In April 1986, Meyer was indicted on five counts arising from the two robberies: (1) conspiring to take controlled substances by force with the intent to distribute, a violation of 21 U.S.C. § 846; (2) robbery, under 18 U.S.C. § 1951; (3) & (4) intentionally possessing with intent to distribute and distributing amphetamine, a schedule III controlled substance, in violation of 21 U.S.C. § 841(a)(1) & (2); and (5) engaging in a continuing criminal enterprise, in violation of 21 U.S.C. § 848. Meyer was alleged to have been the organizer, supervisor, and manager of the enterprise.
Plea negotiations led to an agreement to dismiss three of the counts in exchange for guilty pleas to the charges of robbery and distribution of a controlled substance. Meyer was given the choice of two sentencing options. The first option was as follows:
It is expressly agreed pursuant to Fed. Crim. P. [sic] 11(e)(1)(C) that a) as to Count Two of the Indictment, a sentence to incarceration for no more than twenty years will be imposed on defendant Meyer; and b) any period of incarceration imposed on Count Four shall be served concurrent with the agreed upon sentence to be imposed for Count Two.
The second option would have imposed a term of fifteen years of imprisonment followed by a special parole term of ten years.
Meyer chose the former option and signed an agreement to that effect on September 15, 1986. On September 19, 1986, he pleaded guilty.
In his presentence memorandum, delivered after his guilty plea, Meyer urged the Court to impose a short prison term on the basis of his "remarkable effort to reintegrate" into society since a previous term of incarceration. Presentence Memorandum at p. 2. In exchange for a short term of imprisonment, Meyer suggested that the Court impose a lengthy special parole term. Id. As counsel for Meyer explained, a "lengthy consecutive special parole term . . . teamed with a moderate term of incarceration . . . would ensure that [Meyer] would be incarcerated for the rest of his life if he reverts to his old ways" after release from prison. Id. Moreover, the presentence report proffers that "this plan would permit [Meyer] to return to work to help support his family while under extended supervision. . . ." Id. at 14 (emphasis added).

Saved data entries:

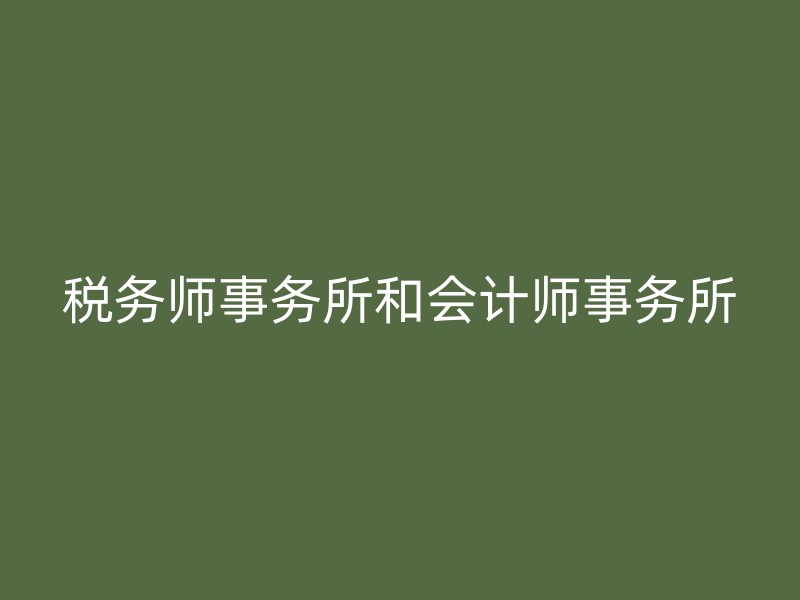 税务师事务所和会计师事务所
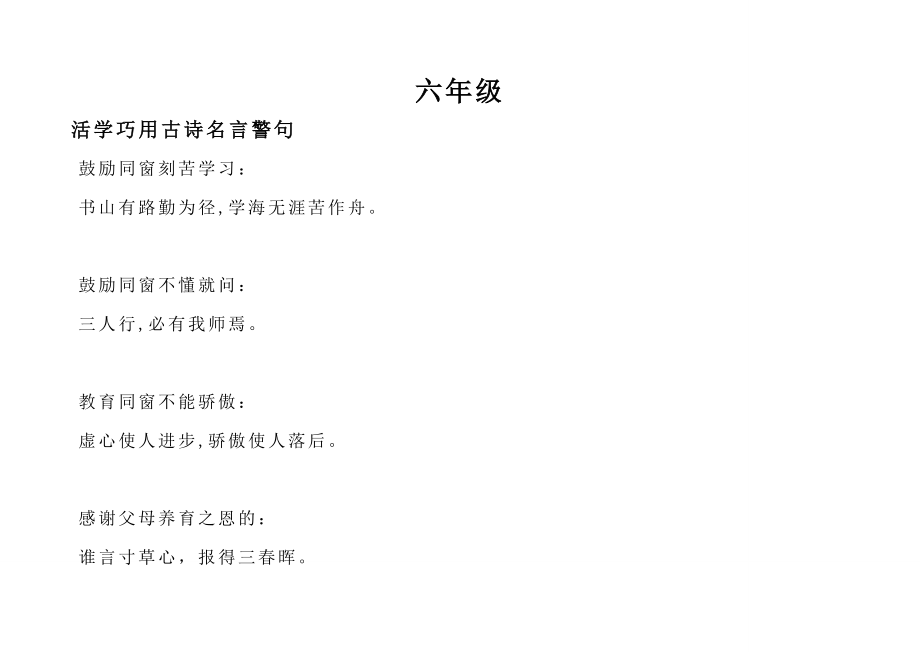 六年级

活学巧用古诗名言警句

鼓励同窗刻苦学习：

书山有路勤为径,学海无涯苦作舟。

鼓励同窗不懂就问：

三人行,必有我师焉。

教育同窗不能骄傲：

虚心使人进步,骄傲使人落后。

感谢父母养育之恩的：

谁言寸草心，报得三春晖。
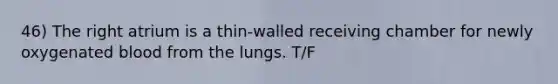 46) The right atrium is a thin-walled receiving chamber for newly oxygenated blood from the lungs. T/F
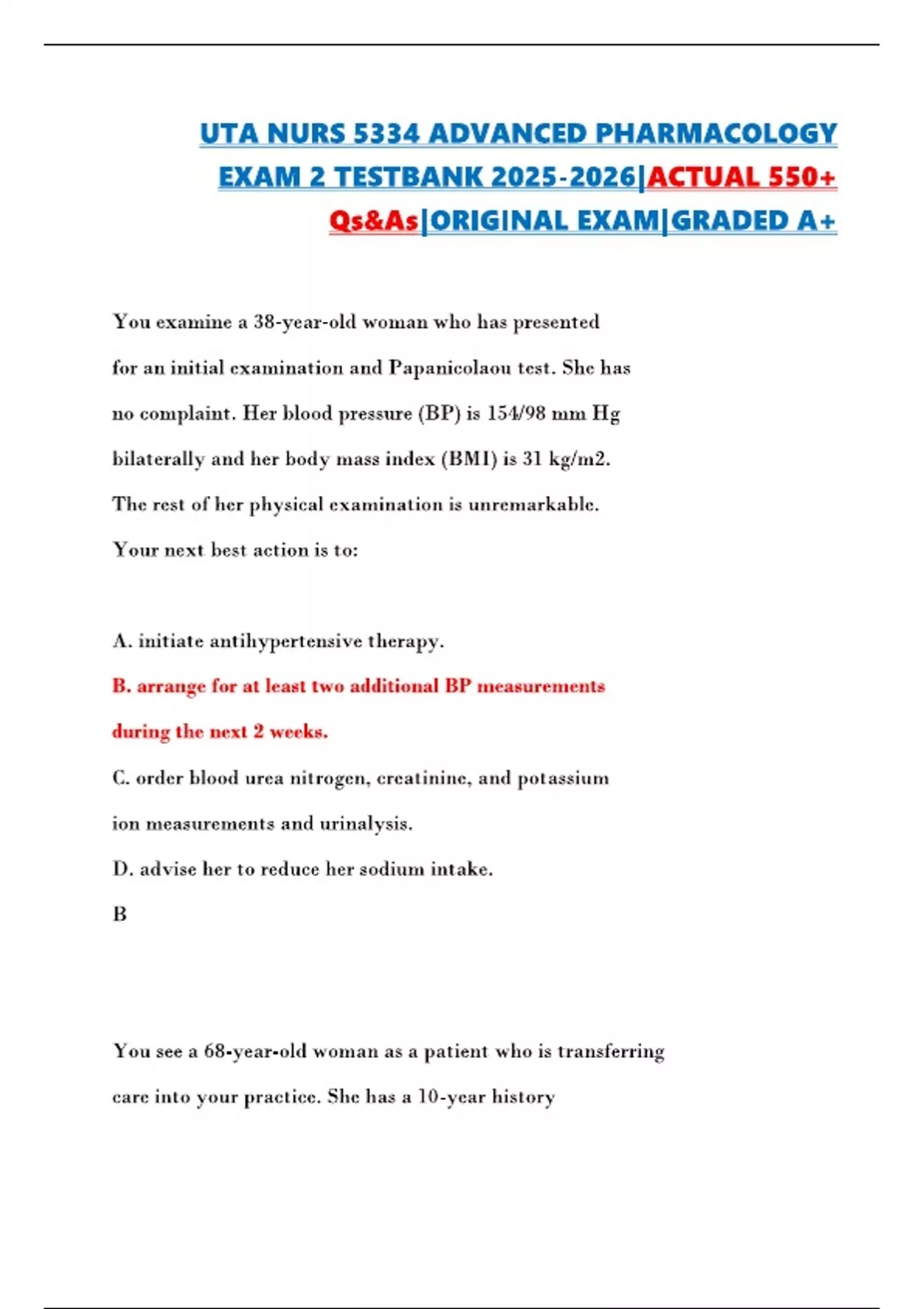 UTA NURS 5334 ADVANCED PHARMACOLOGY EXAM 2 TESTBANK 2025-2026|ACTUAL 550+ Qs&As|ORIGINAL EXAM|GRADED A+

You examine a 38-year-old woman who has presented for an initial examination and Papanicolaou test. She has no complaint. Her blood pressure (BP) is 154/98 mm Hg bilaterally and her body mass index (BMI) is 31 kg/m2. The rest of her physical examination is unremarkable. Your next best action is to:

A. initiate antihypertensive therapy.

B. arrange for at least two additional BP measurements during the next 2 weeks.

C. order blood urea nitrogen, creatinine, and potassium ion measurements and urinalysis.

D. advise her to reduce her sodium intake.

B

You see a 68-year-old woman as a patient who is transferring care into your practice. She has a 10-year history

HOW TO COMPLETE THIS TASK: In the passage on Meyer's plea agreement, on what date did Meyer plead guilty? None of the rows is needed here.

OUTPUT OF THE EXERCISE: September 19, 1986.